4. pale, a depreciatory epithet, as Capulet below, iii. 5. 158,
calls Juliet "tallow-face."
11, 2. Nay, he will answer ... dared, nay, he will not merely
answer the letter in writing, but will answer its writer in person,
and show him what he dares do being challenged; for answer, =
meet in combat, cp. A. C. iii. 13. 27, "And answer me declined,
sword against sword." For the play on the two senses of dare,
Delius compares ii. H. VI. iii. 2. 203, "What dares not Warwick,
if false Suffolk dare him?"
13. he is already dead, i.e. and therefore there is no need for
Tybalt to challenge him.
15. pin, centre; literally the wooden peg by which the target
was fastened to the mark at archery practice.
16. butt-shaft, arrow used in shooting at the butts; a butt was
properly a mound or erection on which the target was set up, O. F. but, a goal: a man, the proper sort of person, seeing what
his condition is.
17. Why, what is Tybalt? why, what is there about Tybalt
that is so terrible?
18. prince of cats. "Tybert is the name given to the cat in
Reynard the Fox" (Warburton); and that name, or Tibalt, is in
old writers frequently used of cats.
18, 9. he's the courageous ... compliments, he is at the head of
the troop of valiant formalists, men versed in all the nicest forms
of ceremony.
19, 20. as you sing prick-song, with the minutest attention to
every detail; prick-song, "harmony pricked or noted down, in
opposition to plain-song, where the descant rested with the will
of the singer" (Chappell's Popular Music of the Olden Time, etc.,
quoted by Dyce).
20, 1. rests me ... bosom, poises his weapon during the time
that a musician could count one, two, and by the time that he
could count three, has it right through you; a rest is a pause in
musical time, and a minim, formerly spelled minum, was once the
shortest note, from Lat. minimum, the least. For one, two, cp.
————
> **STATED GOAL A**: Duplicate the part of the entries that opens with the line containing "Quantify the lamps" and closes with the line containing "[387,178,427,188]", including both of those lines.

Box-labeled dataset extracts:
————
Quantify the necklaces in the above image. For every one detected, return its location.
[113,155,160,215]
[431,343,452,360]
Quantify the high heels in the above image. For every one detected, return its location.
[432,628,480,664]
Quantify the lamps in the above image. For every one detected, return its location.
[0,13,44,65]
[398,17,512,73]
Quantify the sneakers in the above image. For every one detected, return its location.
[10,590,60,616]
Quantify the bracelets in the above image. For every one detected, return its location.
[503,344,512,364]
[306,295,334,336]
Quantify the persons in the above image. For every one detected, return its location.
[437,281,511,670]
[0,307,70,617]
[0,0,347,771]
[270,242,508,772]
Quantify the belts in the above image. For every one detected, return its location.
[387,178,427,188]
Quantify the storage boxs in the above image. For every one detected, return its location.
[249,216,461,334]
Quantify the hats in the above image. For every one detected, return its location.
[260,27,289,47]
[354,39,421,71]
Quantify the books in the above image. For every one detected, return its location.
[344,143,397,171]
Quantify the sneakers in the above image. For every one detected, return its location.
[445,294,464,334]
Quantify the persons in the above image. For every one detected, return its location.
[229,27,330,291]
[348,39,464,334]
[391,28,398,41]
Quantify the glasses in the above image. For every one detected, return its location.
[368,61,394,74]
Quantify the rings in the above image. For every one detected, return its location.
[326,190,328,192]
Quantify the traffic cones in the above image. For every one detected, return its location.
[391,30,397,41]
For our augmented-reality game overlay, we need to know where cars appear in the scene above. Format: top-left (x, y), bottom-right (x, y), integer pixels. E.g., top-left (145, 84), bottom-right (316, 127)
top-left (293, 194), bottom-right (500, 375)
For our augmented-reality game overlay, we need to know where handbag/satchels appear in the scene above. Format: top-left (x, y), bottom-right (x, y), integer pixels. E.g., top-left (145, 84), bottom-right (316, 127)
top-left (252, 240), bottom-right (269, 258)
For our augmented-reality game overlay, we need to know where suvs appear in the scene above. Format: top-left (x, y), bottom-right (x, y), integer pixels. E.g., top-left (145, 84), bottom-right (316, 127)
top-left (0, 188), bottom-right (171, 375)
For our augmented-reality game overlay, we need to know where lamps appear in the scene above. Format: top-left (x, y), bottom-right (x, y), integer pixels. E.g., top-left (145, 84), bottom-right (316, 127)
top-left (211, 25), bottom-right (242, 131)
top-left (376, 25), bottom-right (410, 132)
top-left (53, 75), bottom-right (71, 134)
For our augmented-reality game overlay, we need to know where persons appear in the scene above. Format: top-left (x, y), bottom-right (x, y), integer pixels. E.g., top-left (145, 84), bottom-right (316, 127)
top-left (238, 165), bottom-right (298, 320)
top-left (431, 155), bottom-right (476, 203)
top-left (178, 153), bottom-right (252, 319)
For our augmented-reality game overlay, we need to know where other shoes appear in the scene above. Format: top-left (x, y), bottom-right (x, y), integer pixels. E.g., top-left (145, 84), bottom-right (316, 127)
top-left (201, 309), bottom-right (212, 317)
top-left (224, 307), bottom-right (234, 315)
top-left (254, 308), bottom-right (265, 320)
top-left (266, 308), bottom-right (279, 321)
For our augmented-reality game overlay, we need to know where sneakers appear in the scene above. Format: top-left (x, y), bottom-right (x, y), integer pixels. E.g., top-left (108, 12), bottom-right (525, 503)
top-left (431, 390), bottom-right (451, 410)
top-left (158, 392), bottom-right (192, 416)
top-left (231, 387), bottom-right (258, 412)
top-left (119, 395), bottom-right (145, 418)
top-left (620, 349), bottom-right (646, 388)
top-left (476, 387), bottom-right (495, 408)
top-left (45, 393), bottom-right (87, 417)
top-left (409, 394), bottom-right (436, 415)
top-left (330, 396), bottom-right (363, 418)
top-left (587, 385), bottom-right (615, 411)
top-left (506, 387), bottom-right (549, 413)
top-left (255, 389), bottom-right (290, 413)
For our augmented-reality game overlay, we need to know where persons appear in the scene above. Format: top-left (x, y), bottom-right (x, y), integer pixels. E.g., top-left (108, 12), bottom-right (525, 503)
————
> **STATED GOAL B**: In the commentary notes, what name is given to the cat in Reynard the Fox?

> **RESPONSE A**:
Quantify the lamps in the above image. For every one detected, return its location.
[0,13,44,65]
[398,17,512,73]
Quantify the sneakers in the above image. For every one detected, return its location.
[10,590,60,616]
Quantify the bracelets in the above image. For every one detected, return its location.
[503,344,512,364]
[306,295,334,336]
Quantify the persons in the above image. For every one detected, return its location.
[437,281,511,670]
[0,307,70,617]
[0,0,347,771]
[270,242,508,772]
Quantify the belts in the above image. For every one detected, return its location.
[387,178,427,188]

> **RESPONSE B**: Tybert.